_WORK REQUIRED_
Print, please, the line that contains "What is the distance from (x=163, y=222)" and each line after it to the end of the entries, unchanged and with nothing else.
— START DATASET RECORDS —
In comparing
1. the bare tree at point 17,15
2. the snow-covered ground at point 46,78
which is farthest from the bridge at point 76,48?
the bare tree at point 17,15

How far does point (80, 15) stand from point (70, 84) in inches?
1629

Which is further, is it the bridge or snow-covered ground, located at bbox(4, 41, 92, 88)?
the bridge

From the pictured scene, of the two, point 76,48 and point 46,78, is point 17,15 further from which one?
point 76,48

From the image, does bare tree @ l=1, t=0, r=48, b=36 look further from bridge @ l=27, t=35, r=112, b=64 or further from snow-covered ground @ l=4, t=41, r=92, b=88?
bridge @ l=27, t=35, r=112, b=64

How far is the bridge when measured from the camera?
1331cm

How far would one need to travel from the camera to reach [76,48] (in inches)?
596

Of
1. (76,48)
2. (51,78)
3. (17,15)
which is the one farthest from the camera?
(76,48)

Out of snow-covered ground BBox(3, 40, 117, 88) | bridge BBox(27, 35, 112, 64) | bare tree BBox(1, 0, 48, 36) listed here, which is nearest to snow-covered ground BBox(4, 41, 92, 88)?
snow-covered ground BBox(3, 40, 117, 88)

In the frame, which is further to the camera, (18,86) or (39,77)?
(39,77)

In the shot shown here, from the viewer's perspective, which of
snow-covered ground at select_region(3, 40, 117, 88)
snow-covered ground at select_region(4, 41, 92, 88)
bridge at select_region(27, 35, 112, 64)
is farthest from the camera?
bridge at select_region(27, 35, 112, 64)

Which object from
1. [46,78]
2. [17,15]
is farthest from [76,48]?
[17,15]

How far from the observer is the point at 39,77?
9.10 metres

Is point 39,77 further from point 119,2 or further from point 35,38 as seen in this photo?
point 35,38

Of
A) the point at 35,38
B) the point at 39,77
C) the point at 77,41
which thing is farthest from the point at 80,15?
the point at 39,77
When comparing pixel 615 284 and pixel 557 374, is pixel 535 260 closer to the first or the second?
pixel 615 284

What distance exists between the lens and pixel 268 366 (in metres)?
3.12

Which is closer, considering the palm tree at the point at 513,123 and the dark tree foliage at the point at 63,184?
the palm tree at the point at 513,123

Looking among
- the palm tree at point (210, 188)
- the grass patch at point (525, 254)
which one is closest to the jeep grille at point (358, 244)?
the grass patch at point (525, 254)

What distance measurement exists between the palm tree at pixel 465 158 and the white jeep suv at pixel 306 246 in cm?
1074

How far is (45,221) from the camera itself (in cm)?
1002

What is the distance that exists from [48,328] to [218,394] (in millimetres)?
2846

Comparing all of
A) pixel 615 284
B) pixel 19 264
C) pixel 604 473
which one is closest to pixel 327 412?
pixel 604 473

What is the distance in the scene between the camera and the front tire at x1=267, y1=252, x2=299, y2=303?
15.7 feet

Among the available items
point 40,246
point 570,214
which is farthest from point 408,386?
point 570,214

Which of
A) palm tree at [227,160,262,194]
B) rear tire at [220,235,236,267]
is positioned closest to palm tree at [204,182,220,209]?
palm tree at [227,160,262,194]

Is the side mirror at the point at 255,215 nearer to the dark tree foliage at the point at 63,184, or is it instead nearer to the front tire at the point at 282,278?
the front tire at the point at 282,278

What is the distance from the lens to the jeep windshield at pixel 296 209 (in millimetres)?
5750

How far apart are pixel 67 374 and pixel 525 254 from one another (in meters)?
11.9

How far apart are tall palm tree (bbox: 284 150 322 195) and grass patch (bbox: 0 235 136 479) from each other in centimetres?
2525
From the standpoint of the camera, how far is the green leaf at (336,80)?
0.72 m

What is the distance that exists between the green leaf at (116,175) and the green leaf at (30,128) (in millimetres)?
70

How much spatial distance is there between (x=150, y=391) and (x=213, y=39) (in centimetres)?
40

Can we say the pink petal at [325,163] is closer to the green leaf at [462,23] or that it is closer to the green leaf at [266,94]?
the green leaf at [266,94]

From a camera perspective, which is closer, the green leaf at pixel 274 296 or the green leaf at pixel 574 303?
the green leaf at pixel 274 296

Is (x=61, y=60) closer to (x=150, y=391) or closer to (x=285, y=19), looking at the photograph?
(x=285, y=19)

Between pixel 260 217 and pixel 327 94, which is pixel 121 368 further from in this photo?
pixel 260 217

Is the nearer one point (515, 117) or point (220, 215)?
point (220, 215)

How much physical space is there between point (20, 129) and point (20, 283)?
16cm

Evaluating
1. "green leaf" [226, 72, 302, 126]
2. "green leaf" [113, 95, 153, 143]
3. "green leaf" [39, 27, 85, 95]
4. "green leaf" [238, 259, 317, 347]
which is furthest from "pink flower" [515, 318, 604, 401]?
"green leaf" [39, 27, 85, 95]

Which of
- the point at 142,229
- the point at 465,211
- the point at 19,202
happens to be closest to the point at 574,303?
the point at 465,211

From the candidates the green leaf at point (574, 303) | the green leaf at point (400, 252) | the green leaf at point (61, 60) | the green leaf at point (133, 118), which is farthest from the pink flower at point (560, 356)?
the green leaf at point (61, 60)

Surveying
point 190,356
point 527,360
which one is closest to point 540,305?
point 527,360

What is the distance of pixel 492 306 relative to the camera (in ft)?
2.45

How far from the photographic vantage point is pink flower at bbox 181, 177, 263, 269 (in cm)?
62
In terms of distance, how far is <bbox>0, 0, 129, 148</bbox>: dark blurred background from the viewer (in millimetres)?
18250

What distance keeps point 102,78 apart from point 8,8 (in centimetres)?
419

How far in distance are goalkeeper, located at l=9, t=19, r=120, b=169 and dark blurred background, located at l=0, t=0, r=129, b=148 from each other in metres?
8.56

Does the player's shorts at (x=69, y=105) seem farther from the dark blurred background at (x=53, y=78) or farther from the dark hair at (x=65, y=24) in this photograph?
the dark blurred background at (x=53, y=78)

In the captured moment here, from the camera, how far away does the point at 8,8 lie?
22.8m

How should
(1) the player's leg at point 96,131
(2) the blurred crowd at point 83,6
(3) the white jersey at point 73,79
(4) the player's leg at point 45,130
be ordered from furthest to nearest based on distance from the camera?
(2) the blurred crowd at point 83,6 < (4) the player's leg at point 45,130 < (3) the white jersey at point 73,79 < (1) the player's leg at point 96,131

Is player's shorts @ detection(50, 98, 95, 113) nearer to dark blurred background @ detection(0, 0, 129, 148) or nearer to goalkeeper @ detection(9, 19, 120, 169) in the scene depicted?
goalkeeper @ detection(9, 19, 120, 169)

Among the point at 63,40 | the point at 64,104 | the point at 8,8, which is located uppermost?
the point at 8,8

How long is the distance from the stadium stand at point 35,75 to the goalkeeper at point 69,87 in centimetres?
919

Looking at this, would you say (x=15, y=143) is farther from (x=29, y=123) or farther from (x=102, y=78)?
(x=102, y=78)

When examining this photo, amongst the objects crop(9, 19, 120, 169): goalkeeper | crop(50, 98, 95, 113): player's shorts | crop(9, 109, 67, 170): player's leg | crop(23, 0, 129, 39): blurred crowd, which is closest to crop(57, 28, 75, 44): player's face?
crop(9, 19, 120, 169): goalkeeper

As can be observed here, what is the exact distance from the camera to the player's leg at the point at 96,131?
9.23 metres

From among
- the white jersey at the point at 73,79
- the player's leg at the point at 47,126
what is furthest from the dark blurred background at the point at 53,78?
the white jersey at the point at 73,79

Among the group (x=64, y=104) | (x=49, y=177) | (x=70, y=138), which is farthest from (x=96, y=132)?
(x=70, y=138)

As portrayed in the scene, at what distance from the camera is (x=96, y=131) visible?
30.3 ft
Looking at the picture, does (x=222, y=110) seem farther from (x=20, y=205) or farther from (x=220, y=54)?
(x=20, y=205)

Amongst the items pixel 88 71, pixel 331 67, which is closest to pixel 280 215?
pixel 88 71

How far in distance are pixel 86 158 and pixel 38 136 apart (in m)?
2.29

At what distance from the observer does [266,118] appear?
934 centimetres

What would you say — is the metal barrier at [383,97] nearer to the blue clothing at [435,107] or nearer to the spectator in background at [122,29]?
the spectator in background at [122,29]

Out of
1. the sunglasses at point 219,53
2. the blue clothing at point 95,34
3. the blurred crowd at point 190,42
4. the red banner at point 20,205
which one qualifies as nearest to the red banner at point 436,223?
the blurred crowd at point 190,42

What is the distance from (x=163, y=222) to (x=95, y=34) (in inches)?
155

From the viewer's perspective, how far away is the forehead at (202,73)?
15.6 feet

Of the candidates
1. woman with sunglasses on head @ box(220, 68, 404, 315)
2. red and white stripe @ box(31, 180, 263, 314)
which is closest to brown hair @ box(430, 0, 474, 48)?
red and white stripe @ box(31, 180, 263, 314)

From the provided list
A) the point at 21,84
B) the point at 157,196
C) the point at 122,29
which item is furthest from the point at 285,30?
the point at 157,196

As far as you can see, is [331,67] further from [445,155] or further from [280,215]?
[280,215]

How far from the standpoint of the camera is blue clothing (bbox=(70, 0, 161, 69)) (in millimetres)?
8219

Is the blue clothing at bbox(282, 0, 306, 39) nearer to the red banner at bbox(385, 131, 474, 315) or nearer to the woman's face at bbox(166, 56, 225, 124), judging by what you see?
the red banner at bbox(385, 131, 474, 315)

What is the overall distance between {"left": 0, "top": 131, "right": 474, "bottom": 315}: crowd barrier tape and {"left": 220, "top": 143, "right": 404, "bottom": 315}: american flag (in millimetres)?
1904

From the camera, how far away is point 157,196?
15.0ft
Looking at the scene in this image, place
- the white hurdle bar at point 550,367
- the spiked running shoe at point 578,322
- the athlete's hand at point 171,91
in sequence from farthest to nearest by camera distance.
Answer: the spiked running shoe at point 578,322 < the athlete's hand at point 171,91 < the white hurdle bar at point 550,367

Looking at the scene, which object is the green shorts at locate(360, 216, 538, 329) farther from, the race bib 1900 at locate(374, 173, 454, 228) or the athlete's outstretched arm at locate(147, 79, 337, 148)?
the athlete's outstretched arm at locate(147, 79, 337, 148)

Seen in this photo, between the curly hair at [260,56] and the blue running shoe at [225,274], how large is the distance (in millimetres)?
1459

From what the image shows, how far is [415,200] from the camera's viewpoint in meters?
— END DATASET RECORDS —
_THE RESPONSE_
What is the distance from (x=163, y=222) to (x=95, y=34) (in inches)?
155

From the viewer's perspective, how far away is the forehead at (202,73)?
15.6 feet

Of the candidates
1. woman with sunglasses on head @ box(220, 68, 404, 315)
2. red and white stripe @ box(31, 180, 263, 314)
which is closest to brown hair @ box(430, 0, 474, 48)?
red and white stripe @ box(31, 180, 263, 314)

From the provided list
A) the point at 21,84
B) the point at 157,196
C) the point at 122,29
which item is furthest from the point at 285,30?
the point at 157,196

As far as you can see, is [331,67] further from [445,155] or further from [280,215]?
[280,215]

How far from the standpoint of the camera is blue clothing (bbox=(70, 0, 161, 69)) (in millimetres)?
8219

Is the blue clothing at bbox(282, 0, 306, 39) nearer to the red banner at bbox(385, 131, 474, 315) or nearer to the woman's face at bbox(166, 56, 225, 124), judging by what you see?
the red banner at bbox(385, 131, 474, 315)

What is the overall distance between {"left": 0, "top": 131, "right": 474, "bottom": 315}: crowd barrier tape and {"left": 220, "top": 143, "right": 404, "bottom": 315}: american flag (in millimetres)?
1904

From the camera, how far away is point 157,196?
15.0ft
Looking at the scene in this image, place
- the white hurdle bar at point 550,367
- the spiked running shoe at point 578,322
- the athlete's hand at point 171,91
in sequence from farthest to nearest by camera distance.
Answer: the spiked running shoe at point 578,322 < the athlete's hand at point 171,91 < the white hurdle bar at point 550,367

Looking at the scene, which object is the green shorts at locate(360, 216, 538, 329) farther from, the race bib 1900 at locate(374, 173, 454, 228) or the athlete's outstretched arm at locate(147, 79, 337, 148)?
the athlete's outstretched arm at locate(147, 79, 337, 148)

Seen in this photo, between the curly hair at [260,56] and the blue running shoe at [225,274], how large is the distance (in millimetres)?
1459

From what the image shows, how far is [415,200] from the camera's viewpoint in meters?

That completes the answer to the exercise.